Yüksek gerçeklikte videoların sahte olup olmadığını anlamanın zorluğu, günümüzde giderek artan bir mesele haline gelmiştir. Siber Güvenlik Uzmanı Yağızhan Atmaca, yapay zeka kullanılarak oluşturulan ve manipüle edilen ses ve görüntüleri tanımlayan “deepfake” teknolojisinin ciddi sorunlara yol açabileceğine dikkat çekiyor. “Deepfake” kelimesi, “derin” ve “sahte” terimlerinin bir araya gelmesiyle oluşmuş bir kavramdır ve bu teknoloji, zamanla adeta gerçekle ayırt edilemez hale gelmiştir.

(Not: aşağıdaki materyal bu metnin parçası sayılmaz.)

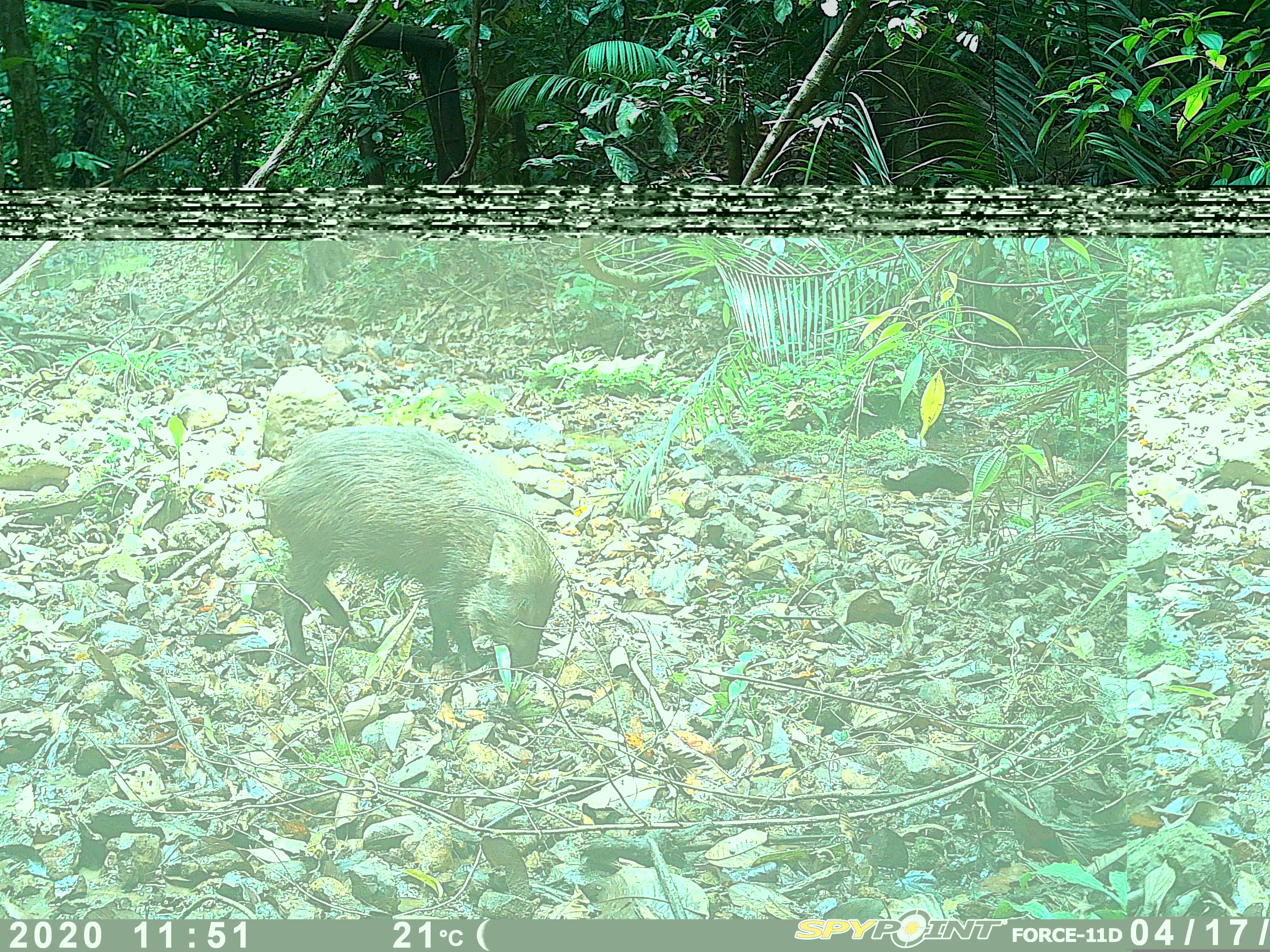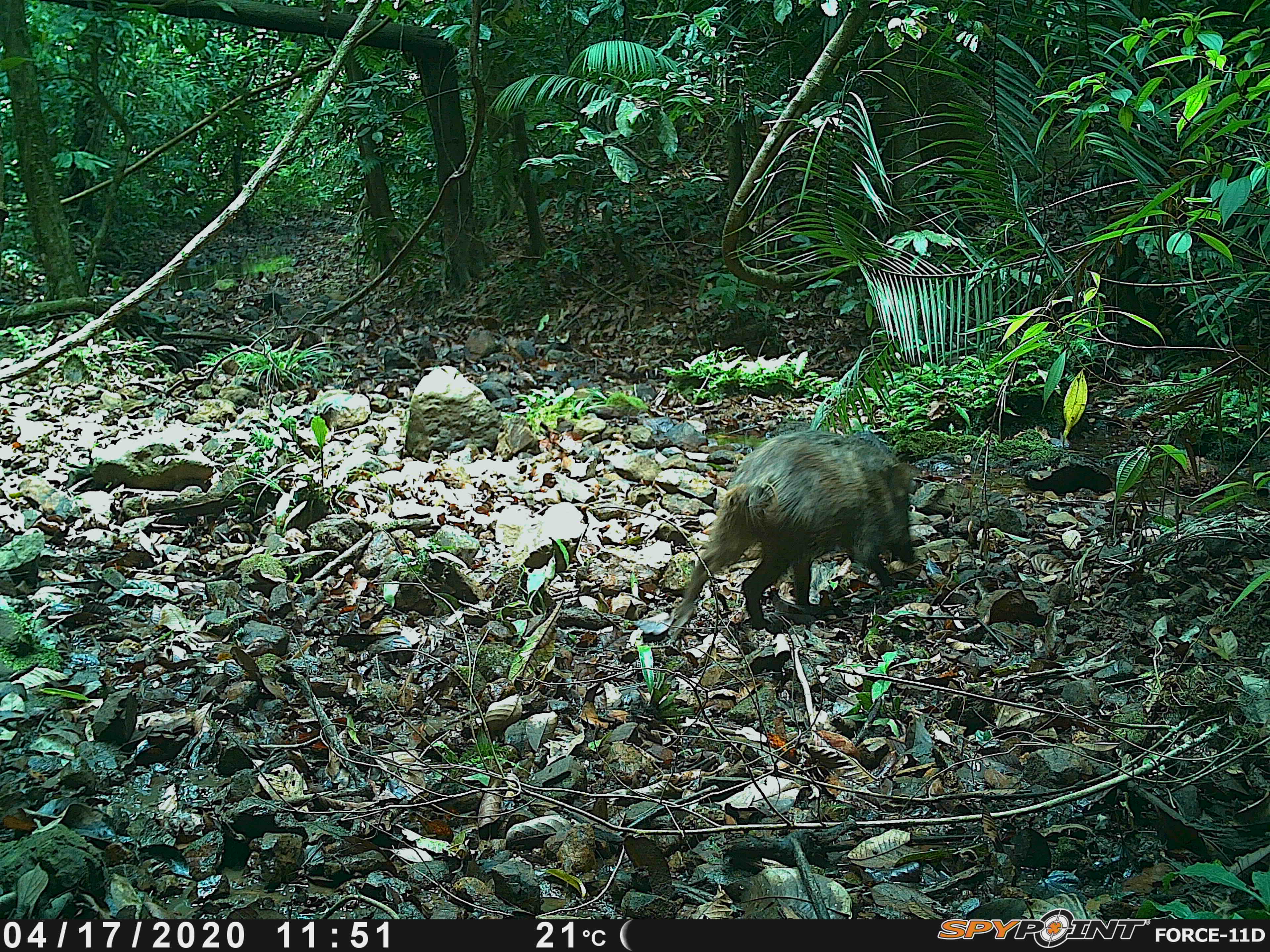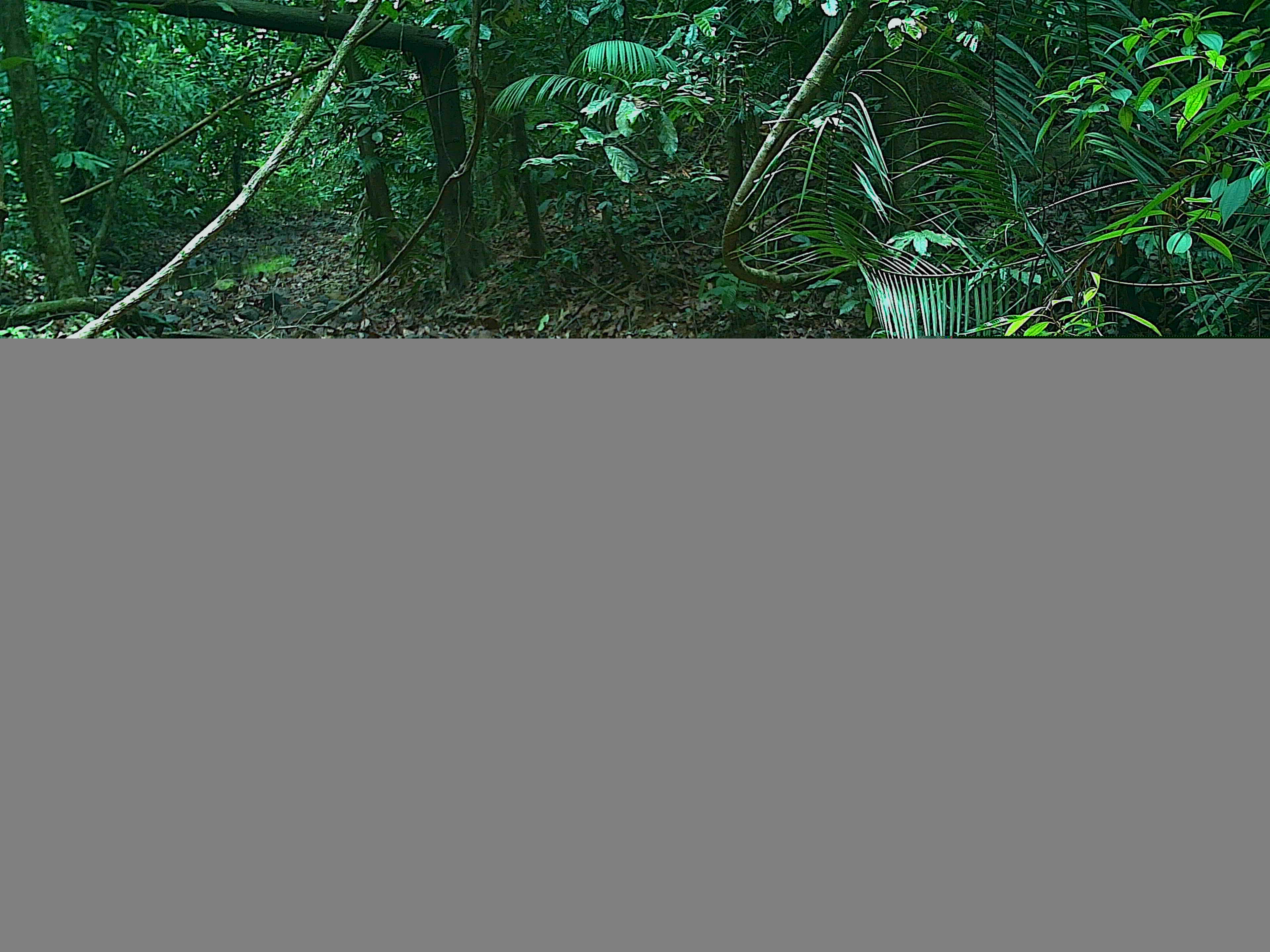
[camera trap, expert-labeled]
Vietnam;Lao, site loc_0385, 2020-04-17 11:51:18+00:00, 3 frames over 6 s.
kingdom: Animalia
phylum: Chordata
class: Mammalia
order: Artiodactyla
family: Suidae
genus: Sus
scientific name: Sus scrofa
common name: eurasian wild pig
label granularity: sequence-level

Özellikle 2007 yılında “Reddit” isimli platformda, “deepfake” takma adını kullanan bir kullanıcının basit yüz değiştirme kodunu paylaşmasıyla bu yazılım ortaya çıkmıştır. Atmaca, günümüzde bu teknolojinin, yüksek çözünürlüklü görüntü ve ses üretimi ile sunduğu içeriklerin sahte olup olmadığını anlamanın güçleştiğini belirtiyor. Bu durum, siber güvenlik alanında bazı sorunlar sürükleyebilir. Atmaca, “Karşınızdaki kişinin sahte olup olmadığını kesin olarak söyleyecek, yüzde 100 veya yüzde 99 oranında çalışacak bir yazılım şu an mevcut değil.” diyerek, bu konuda bilinçlendirme çalışmalarının gerekliliğine vurgu yapıyor.
“Deepfake” teknolojisinin en büyük tehditlerinden biri finans sektörüne yöneliktir. Atmaca, bankaların uzaktan müşteri kayıt sistemlerinin bu teknoloji ile kolayca kandırılabileceğine dikkat çekiyor. Bunun yanında, deepfake yazılımlarının dünya genelinde ciddi bilgi hırsızlığı ve propaganda hedeflerinde de kullanıldığı ifade ediliyor. Siyasetçiler üzerinde gerçekleştirilen sahte konuşmaların kaydedilmesi gibi uygulamaların çoğu kişi tarafından fark edilmediği vurgulanıyor. “O kadar profesyonel kullanıyorlar ki, hedef kişi bunun sonradan dahi farkına varamıyor.” ifadeleri, deepfake’in ne kadar etkili bir şekilde kullanıldığını ortaya koymaktadır.
Deepfake yazılımlarını tespit etme oranlarının %70-80 arasında değiştiğini belirten Atmaca, bu noktada özellikle bilinçlendirme çalışmalarının ve kimlik doğrulama protokollerinin önemine işaret ediyor. Kullanıcıların bu tehditlere karşı korunabilmesi için geliştirilmesi gereken çeşitli çözümler ve önlemlerin gerektiği aşikardır.
Yakın gelecekte, mesajlaşma ve video konferans imkanı sunan bazı popüler uygulamaların kullanıcıları güvenlik kontrollerinden geçireceği öngörülüyor. Atmaca, örnek olarak bankalarda kimlik kartı kullanılarak gerçekleştirilen hesap açma işlemlerini ele alıyor. “Kimlik kartınızı telefona yaklaştırıyorsunuz, okuma yapılıyor, ardından bir güvenlik sisteminden geçiyorsunuz.” diyerek, bu tür uygulamaların ilerleyen zamanlarda WhatsApp gibi platformlarda da görülebileceğini belirtiyor.
Kullanıcılar, “Gerçekten bu siz misiniz?” sorusunu yanıtlamak için güvenlik kontrollerinden geçebilecek. Atmaca, bu sistemlerin ilk başta yadırganabileceğini, ancak belli bir seviyede güvenlik sağlanarak deepfake gibi tehditlerin önüne geçilebileceğini düşünüyor. Bu da, gelecekte siber güvenlik alanında daha bilinçli bir yaklaşım ve önlemler geliştirilmesi gerektiğini ortaya koyuyor.